In the previous post, we saw how “because Y” can be misread as an ontological explanation when it is really a theory-internal statement. Physics offers a particularly vivid illustration of this misread: gauge symmetry and the existence of light.
This post explores how constraints in physics operate as enabling conditions, not causal agents, and what lessons we can draw for responsible explanation.
Gauge Symmetry and Physical Necessity
Gauge symmetry is a central principle in modern physics. It specifies how certain fields may vary while preserving internal consistency. Within this framework, the existence of photons — the quanta of light — follows necessarily. In other words, light is unavoidable given the constraints imposed by gauge symmetry and the structure of electric charge.
Notice the level of explanation: it is entirely internal to the theory.
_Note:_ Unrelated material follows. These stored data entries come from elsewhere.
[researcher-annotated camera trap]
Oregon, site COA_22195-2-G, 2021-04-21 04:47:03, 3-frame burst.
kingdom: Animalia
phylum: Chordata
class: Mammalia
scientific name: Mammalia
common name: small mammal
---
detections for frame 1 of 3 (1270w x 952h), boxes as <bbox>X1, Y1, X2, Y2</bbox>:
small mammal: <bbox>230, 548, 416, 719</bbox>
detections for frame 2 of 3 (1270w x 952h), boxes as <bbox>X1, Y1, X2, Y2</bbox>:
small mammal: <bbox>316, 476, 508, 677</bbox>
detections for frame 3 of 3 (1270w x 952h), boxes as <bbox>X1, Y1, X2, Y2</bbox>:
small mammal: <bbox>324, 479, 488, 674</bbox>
It says nothing about why the universe has gauge symmetry or why charges exist. It tells us only that once these structural features are adopted, certain phenomena must appear.
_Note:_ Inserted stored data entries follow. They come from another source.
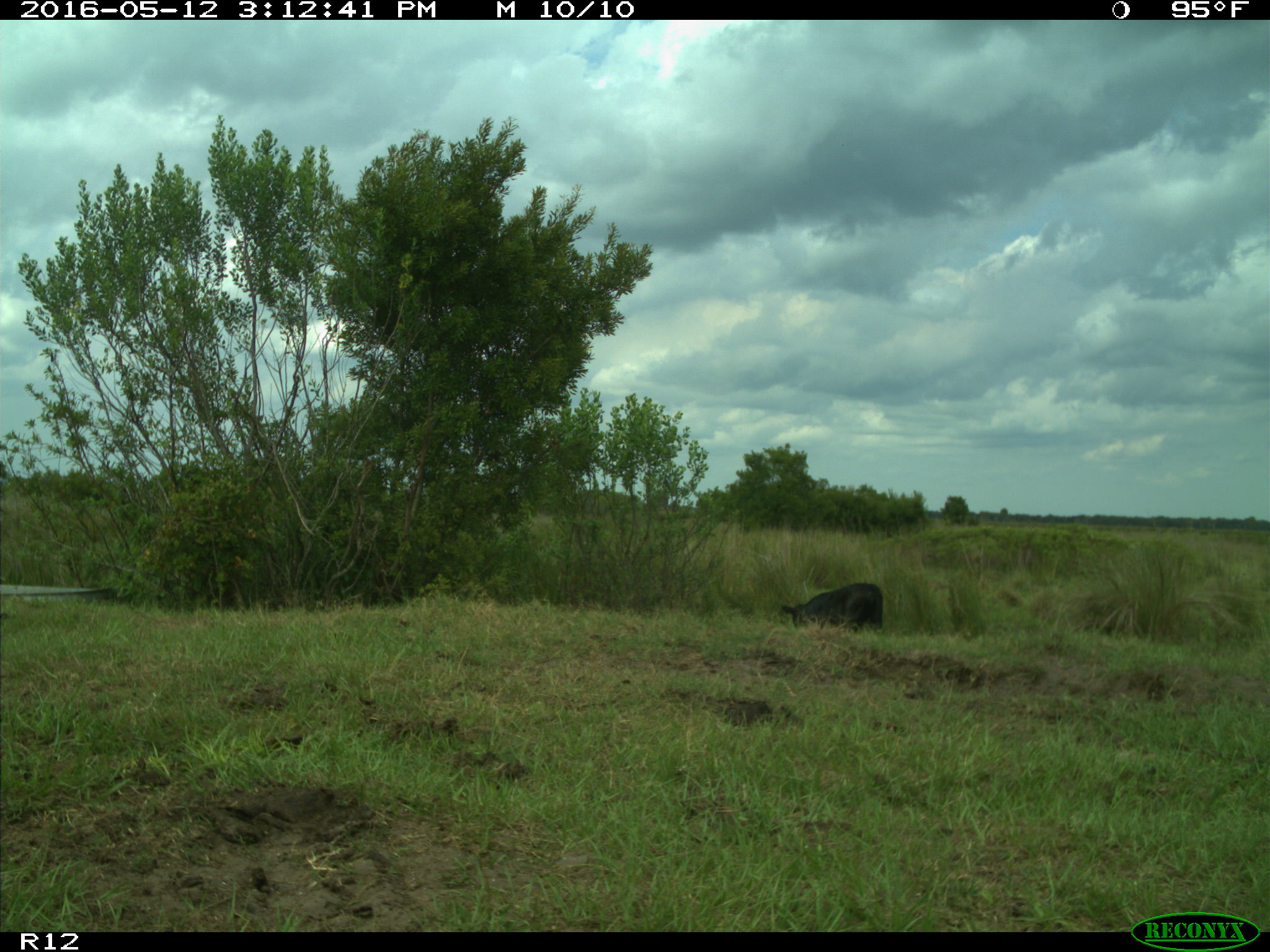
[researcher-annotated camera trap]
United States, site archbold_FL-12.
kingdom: Animalia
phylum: Chordata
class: Mammalia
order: Artiodactyla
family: Bovidae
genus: Bos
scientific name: Bos taurus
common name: domestic cow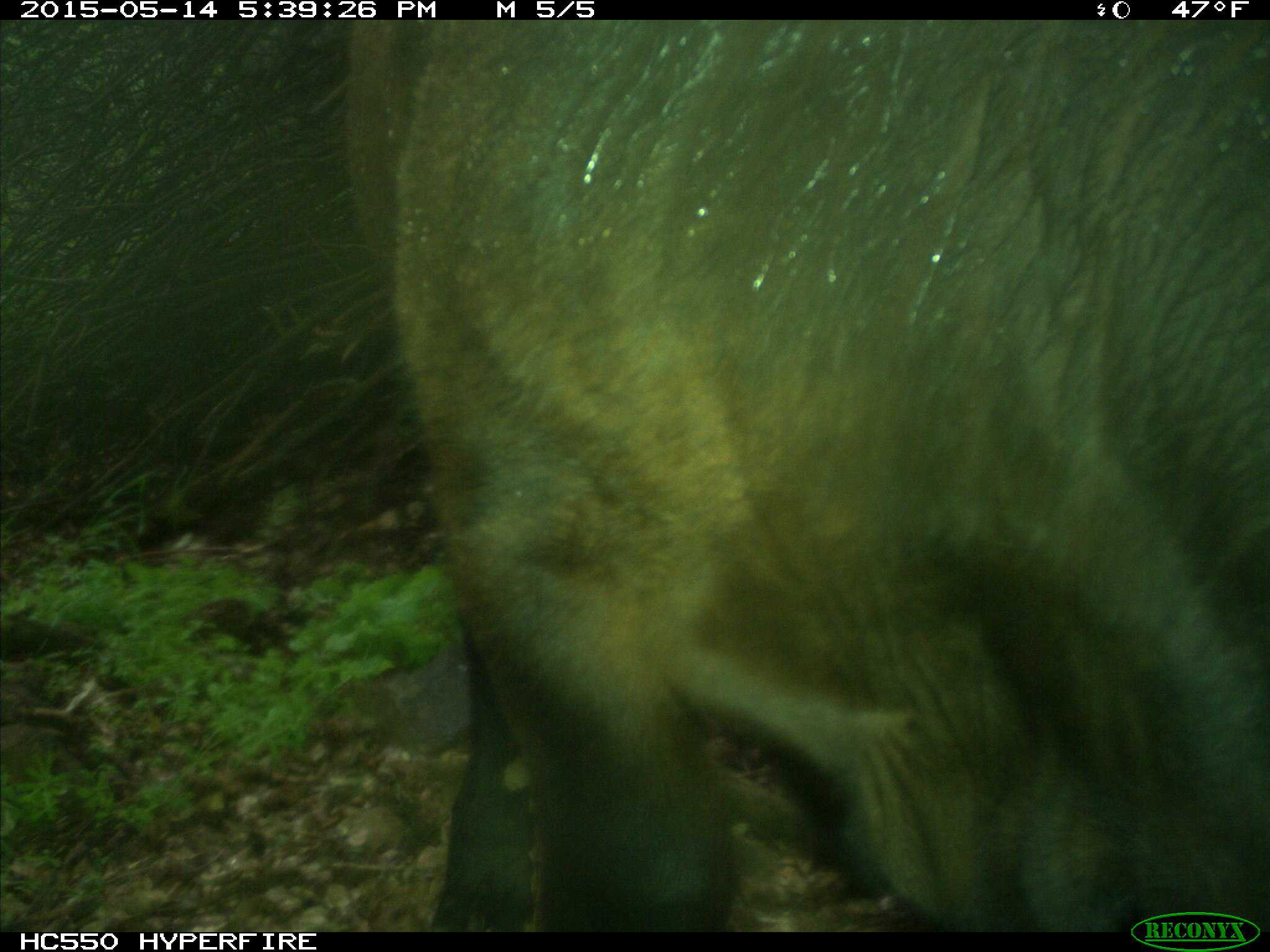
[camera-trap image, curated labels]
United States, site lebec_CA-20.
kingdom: Animalia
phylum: Chordata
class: Mammalia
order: Artiodactyla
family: Bovidae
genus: Bos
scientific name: Bos taurus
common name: domestic cow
This is a textbook case of theory-internal necessity.
Constraints Enable, They Do Not Cause
It is tempting to translate this into causal language:
“Gauge symmetry produces photons.”
“Charges cause light to exist.”
Yet this is a category mistake. Constraints in physics are not agents. They do not act. They enable intelligible patterns within a theoretical framework. They specify the space of possibilities rather than pushing the world in one direction.
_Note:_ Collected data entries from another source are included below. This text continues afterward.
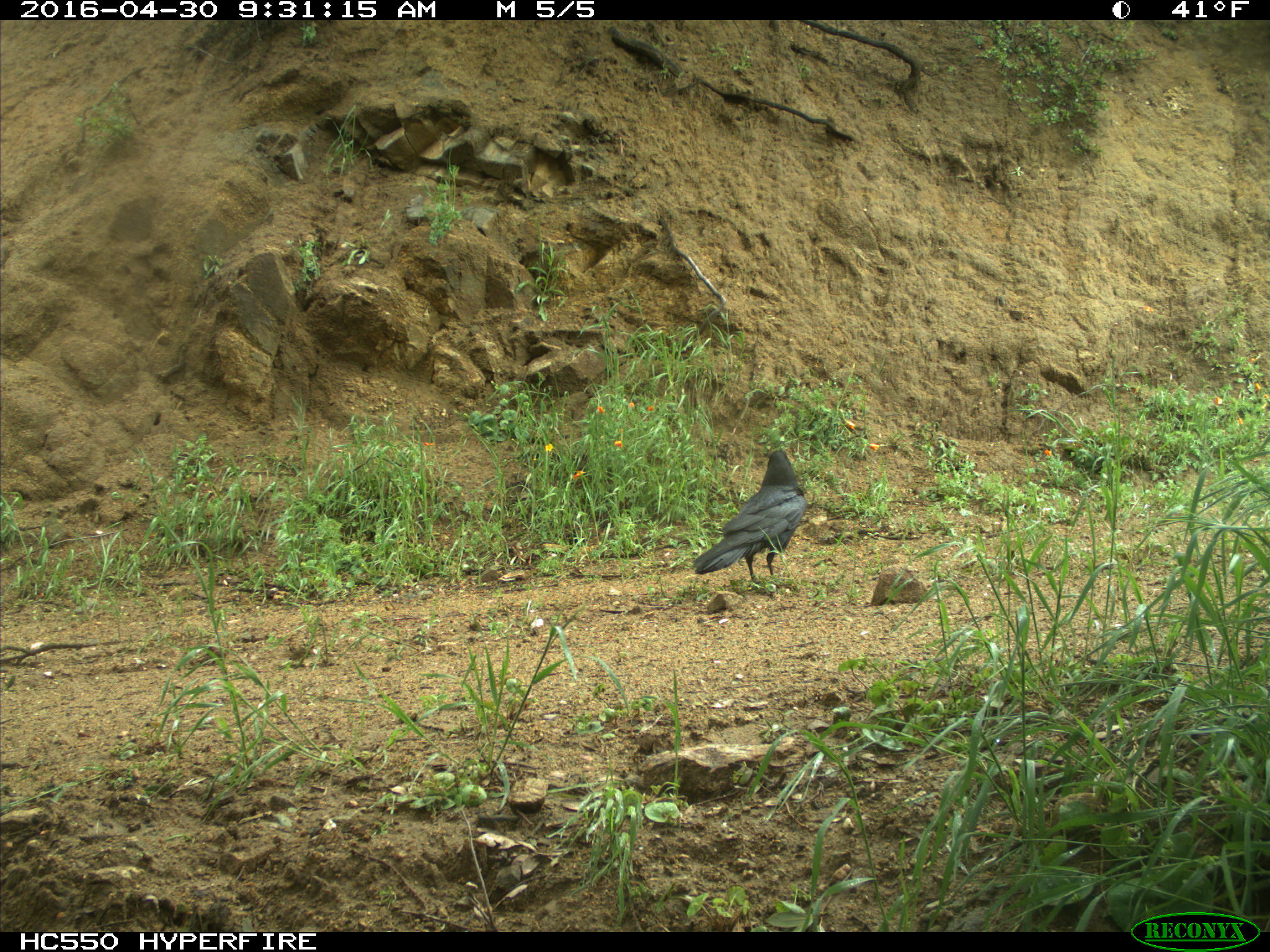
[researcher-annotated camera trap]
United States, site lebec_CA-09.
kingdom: Animalia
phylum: Chordata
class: Aves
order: Passeriformes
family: Corvidae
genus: Corvus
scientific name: Corvus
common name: crows and ravens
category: unidentified corvus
A more accurate framing is:
Given the structure of possibility defined by gauge symmetry, the behavior we observe is required.
This subtle distinction preserves the explanatory power of physics without stepping into unwarranted ontological claims.
Why This Distinction Matters
Physicists often slide into the misread “why” effortlessly. It is easy to hear an internal dependency as a metaphysical declaration:
The necessity within the theory feels deep.
It appears to answer the ultimate question: “Why is there light?”
Yet the answer is conditional. It is true only relative to the adopted constraints. Mistaking it for ontological necessity obscures the real boundaries of explanation and risks the allure of metaphysical overreach.
Recognizing the distinction allows us to:
Appreciate the success of theoretical physics.
Keep track of the level at which explanations operate.
Maintain lucidity about what has actually been answered.
General Lesson
Gauge symmetry is a perfect illustration of a general principle: constraints explain intelligibility, not existence.
In physics, constraints specify which phenomena are possible or necessary within a theoretical framework.
In other domains — biology, society, symbolic systems — the same pattern emerges: constraints shape what can occur, without themselves being ultimate causes.
The discipline is to notice when a dependency claim is being heard as a metaphysical explanation, and to own the cut being made.
Looking Ahead
In the next post, we will see this pattern in biology. Natural selection provides another instance where theory-internal necessity is often mistaken for ontological causation. Just as gauge symmetry explains the inevitability of photons within a framework, so evolutionary principles explain the distribution of traits within a population and its environment.
By tracing the pattern across domains, we can cultivate clarity and responsibility in how we hear and make explanations.